Das Verbot von „Compact“ wird vorerst nicht mehr vollzogen – bis das Bundesverwaltungsgericht endgültig entscheidet. Das ist zwar ein Sieg für die Meinungsfreiheit, aber nicht zwangsläufig für Compact.
Derzeit geschieht Wegweisendes, so viel steht fest: Das Bundesverwaltungsgericht hat das Verbot des rechtsextremen Magazins „Compact“ im Eilverfahren vorerst kassiert. Ob es tatsächlich rechtskräftig wird, muss in einem Hauptverfahren entschieden werden. Das dürfte einige Jahre dauern.
Die Kritik an Bundesinnenministerium Nancy Faeser ist groß. Von einem „Rückschlag“ ist die Rede. Hat ihr Ministerium etwa nicht seine Hausaufgaben gemacht?

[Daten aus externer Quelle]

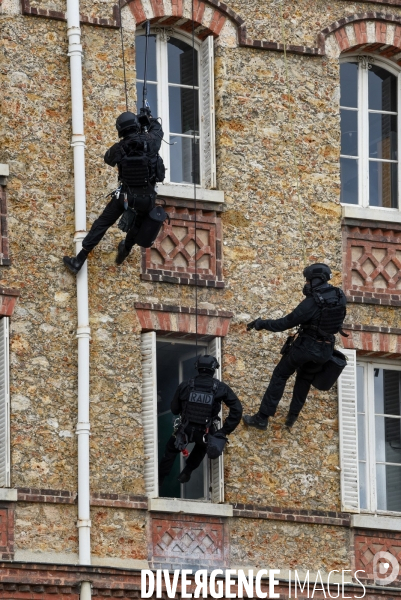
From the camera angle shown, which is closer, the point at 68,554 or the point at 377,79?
the point at 68,554

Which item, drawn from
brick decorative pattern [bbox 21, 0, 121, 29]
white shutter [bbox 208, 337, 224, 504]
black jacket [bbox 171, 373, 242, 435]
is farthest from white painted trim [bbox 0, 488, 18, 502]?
brick decorative pattern [bbox 21, 0, 121, 29]

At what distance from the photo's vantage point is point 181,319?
28156mm

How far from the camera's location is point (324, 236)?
29.1 m

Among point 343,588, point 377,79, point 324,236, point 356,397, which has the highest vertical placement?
point 377,79

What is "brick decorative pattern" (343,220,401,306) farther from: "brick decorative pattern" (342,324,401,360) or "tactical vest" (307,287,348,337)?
"tactical vest" (307,287,348,337)

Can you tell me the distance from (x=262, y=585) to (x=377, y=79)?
21.4ft

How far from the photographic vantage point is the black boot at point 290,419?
28.3m

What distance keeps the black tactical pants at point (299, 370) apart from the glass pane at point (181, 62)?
3.47 m

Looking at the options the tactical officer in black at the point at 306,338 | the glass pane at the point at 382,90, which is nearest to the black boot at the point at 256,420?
the tactical officer in black at the point at 306,338

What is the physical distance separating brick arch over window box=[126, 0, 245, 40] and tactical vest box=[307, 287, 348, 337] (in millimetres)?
3454

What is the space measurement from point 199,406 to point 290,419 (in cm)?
139

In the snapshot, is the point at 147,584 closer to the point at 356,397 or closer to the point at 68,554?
the point at 68,554

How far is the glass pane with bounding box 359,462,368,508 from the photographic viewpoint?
94.3 feet

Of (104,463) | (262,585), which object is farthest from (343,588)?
(104,463)
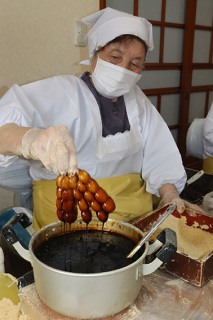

Tatsache ist: Es muss kein Rückschlag für Faeser sein. Die Entscheidung ist natürlich ein Novum, denn bislang hatte das Bundesverwaltungsgericht dem Bundesinnenministerium noch bei jedem Vereinsverbot zumindest teilweise den Rücken gestärkt. Ein Hinweis darauf, dass sie gut vorbereitet waren.
Dass es sich in diesem Fall zunächst anders verhält, muss aber nicht das Gegenteil bedeuten. Auch im Bundesinnenministerium werden die Verantwortlichen um die besonderen Rahmenbedingungen der Verfügung gewusst haben. Verboten wurde schließlich nicht nur eine GmbH, sondern mit ihr auch das Magazin. Ein besonderer Einschnitt in die Meinungs- und Pressefreiheit.
Dem hat das Bundesverwaltungsgericht bei seiner Eilentscheidung auch besondere Rechnung getragen, indem es den Machern bis zu einer endgültigen Entscheidung einstweiligen Rechtschutz gewährte – und zwar obwohl Überwiegendes darauf hindeute, dass die Compact-Magazin GmbH „in vielen Beiträgen eine kämpferisch-aggressive Haltung gegenüber elementaren Verfassungsgrundsätzen einnimmt“.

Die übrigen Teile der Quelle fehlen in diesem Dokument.